▶ [Texto de origem]:
----
Mas a dupla disse que não se sentia confortável com investimentos em nome de governos repressivos. Em vez disso, a dupla procurou fundos com grupos sem fins lucrativos, como universidades negras e hospitais infantis.
Essa opção permitiu que evitassem conversas difíceis nas últimas semanas, quando detalhes horríveis surgiram sobre Jamal Khashoggi, jornalista que criticava o governo saudita e que foi assassinado em Istambul. Algumas pessoas detidas em conexão com o crime eram ligadas ao príncipe herdeiro Mohammed bin Salman.
"Com isso, começou a conversa de 'de onde vem o dinheiro?'", disse Bansal.
Outros investidores do Vale do Silício estão em uma posição mais desconfortável. Alguns fundadores de startups perguntam agora a seus investidores se eles têm conexões financeiras com algum governo estrangeiro envolvido em casos de violação de direitos humanos. Outros dizem que, a partir de agora, vão querer saber a fonte do dinheiro do investimento.
Porém, para os fundadores, é fácil perguntar de onde vem o dinheiro, mas muito mais difícil tomar uma atitude. Muitas vezes, é complicado descobrir a fonte das empresas de capital de risco, porque elas raramente divulgam essa informação. E mesmo que os executivos de uma startup descubram que parte de seu dinheiro vem de uma fonte indesejável, é complicado devolver o que já foi aceito – e possivelmente gasto.
Esses movimentos e a necessidade de ação são coisas novas. Luis von Ahn, executivo-chefe de um aplicativo de aprendizagem de línguas, o Duolingo, disse que recentemente havia examinado com mais atenção os cerca de US$ 100 milhões que sua empresa recebera de investidores, entre eles a Union Square Venture e a Kleiner Perkins. Ele disse não acreditar que haja alguma ligação com a Arábia Saudita, mas acrescentou que não dava para ter certeza, dada a rede de veículos de investimento complexa e opaca que banca os fundos de capital de risco.
----
▶ [Dados fornecidos]:
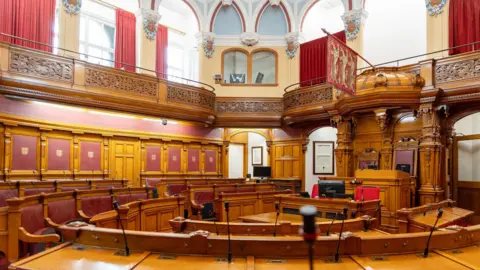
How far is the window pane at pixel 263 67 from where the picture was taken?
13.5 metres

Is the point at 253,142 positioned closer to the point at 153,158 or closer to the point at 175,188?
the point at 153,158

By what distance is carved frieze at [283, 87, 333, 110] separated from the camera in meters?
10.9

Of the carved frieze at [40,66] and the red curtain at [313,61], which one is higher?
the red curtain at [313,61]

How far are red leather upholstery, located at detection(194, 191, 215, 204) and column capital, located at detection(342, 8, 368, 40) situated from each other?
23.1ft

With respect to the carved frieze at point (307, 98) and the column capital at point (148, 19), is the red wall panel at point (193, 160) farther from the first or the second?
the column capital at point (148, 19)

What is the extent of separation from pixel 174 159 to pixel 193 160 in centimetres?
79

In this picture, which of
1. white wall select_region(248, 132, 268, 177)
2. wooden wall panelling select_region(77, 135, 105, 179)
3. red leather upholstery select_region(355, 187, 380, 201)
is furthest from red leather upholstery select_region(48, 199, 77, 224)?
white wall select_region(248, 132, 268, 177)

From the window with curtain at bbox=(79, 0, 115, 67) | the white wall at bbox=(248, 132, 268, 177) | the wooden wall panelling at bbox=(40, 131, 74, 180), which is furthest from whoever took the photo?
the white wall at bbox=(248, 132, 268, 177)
----
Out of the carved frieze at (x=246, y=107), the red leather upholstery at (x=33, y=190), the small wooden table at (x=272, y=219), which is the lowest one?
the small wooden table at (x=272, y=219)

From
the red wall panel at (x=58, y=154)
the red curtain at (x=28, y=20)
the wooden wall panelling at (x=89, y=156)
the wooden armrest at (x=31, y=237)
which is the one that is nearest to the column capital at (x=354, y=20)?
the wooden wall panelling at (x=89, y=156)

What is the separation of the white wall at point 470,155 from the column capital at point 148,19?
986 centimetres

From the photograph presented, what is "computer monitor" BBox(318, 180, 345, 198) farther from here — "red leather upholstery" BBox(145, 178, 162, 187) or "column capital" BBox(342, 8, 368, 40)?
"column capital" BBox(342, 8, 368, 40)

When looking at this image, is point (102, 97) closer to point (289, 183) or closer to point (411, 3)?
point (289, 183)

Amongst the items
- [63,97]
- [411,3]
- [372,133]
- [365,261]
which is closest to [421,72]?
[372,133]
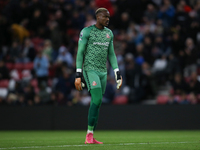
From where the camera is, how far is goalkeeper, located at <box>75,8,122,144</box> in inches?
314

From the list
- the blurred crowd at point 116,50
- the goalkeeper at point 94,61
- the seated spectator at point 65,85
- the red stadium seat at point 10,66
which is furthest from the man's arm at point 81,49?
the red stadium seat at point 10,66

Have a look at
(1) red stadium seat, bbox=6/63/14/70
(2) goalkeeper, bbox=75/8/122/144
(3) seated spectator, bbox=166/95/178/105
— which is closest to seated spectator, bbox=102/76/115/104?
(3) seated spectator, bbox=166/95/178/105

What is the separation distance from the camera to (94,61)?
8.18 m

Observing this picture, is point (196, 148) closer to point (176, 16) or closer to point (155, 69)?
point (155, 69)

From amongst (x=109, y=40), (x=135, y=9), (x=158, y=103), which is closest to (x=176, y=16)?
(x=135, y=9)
----
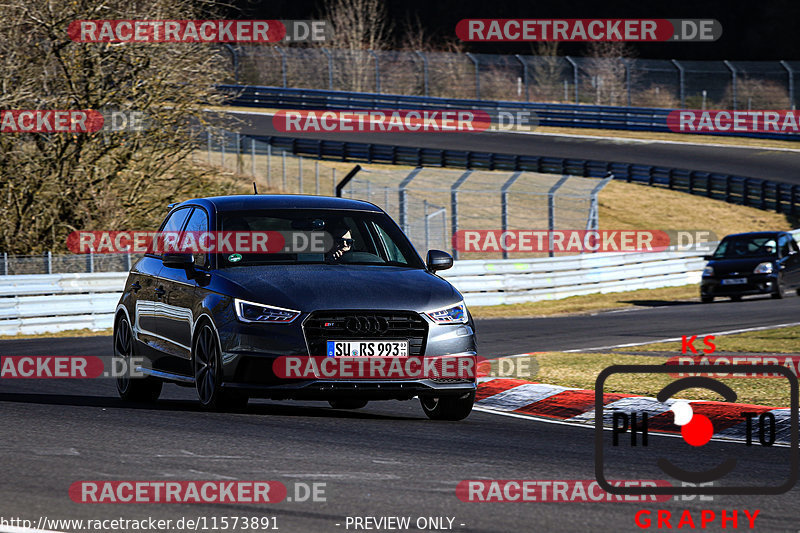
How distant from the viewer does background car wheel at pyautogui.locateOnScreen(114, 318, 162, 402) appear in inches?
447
----
Reproduza na íntegra, sem qualquer alteração, o texto sobre a origem do dinheiro que financia startups do Vale do Silício. Os registros apresentados não serão necessários.

▶ [Resposta da tarefa]:
Mas a dupla disse que não se sentia confortável com investimentos em nome de governos repressivos. Em vez disso, a dupla procurou fundos com grupos sem fins lucrativos, como universidades negras e hospitais infantis.
Essa opção permitiu que evitassem conversas difíceis nas últimas semanas, quando detalhes horríveis surgiram sobre Jamal Khashoggi, jornalista que criticava o governo saudita e que foi assassinado em Istambul. Algumas pessoas detidas em conexão com o crime eram ligadas ao príncipe herdeiro Mohammed bin Salman.
"Com isso, começou a conversa de 'de onde vem o dinheiro?'", disse Bansal.
Outros investidores do Vale do Silício estão em uma posição mais desconfortável. Alguns fundadores de startups perguntam agora a seus investidores se eles têm conexões financeiras com algum governo estrangeiro envolvido em casos de violação de direitos humanos. Outros dizem que, a partir de agora, vão querer saber a fonte do dinheiro do investimento.
Porém, para os fundadores, é fácil perguntar de onde vem o dinheiro, mas muito mais difícil tomar uma atitude. Muitas vezes, é complicado descobrir a fonte das empresas de capital de risco, porque elas raramente divulgam essa informação. E mesmo que os executivos de uma startup descubram que parte de seu dinheiro vem de uma fonte indesejável, é complicado devolver o que já foi aceito – e possivelmente gasto.
Esses movimentos e a necessidade de ação são coisas novas. Luis von Ahn, executivo-chefe de um aplicativo de aprendizagem de línguas, o Duolingo, disse que recentemente havia examinado com mais atenção os cerca de US$ 100 milhões que sua empresa recebera de investidores, entre eles a Union Square Venture e a Kleiner Perkins. Ele disse não acreditar que haja alguma ligação com a Arábia Saudita, mas acrescentou que não dava para ter certeza, dada a rede de veículos de investimento complexa e opaca que banca os fundos de capital de risco.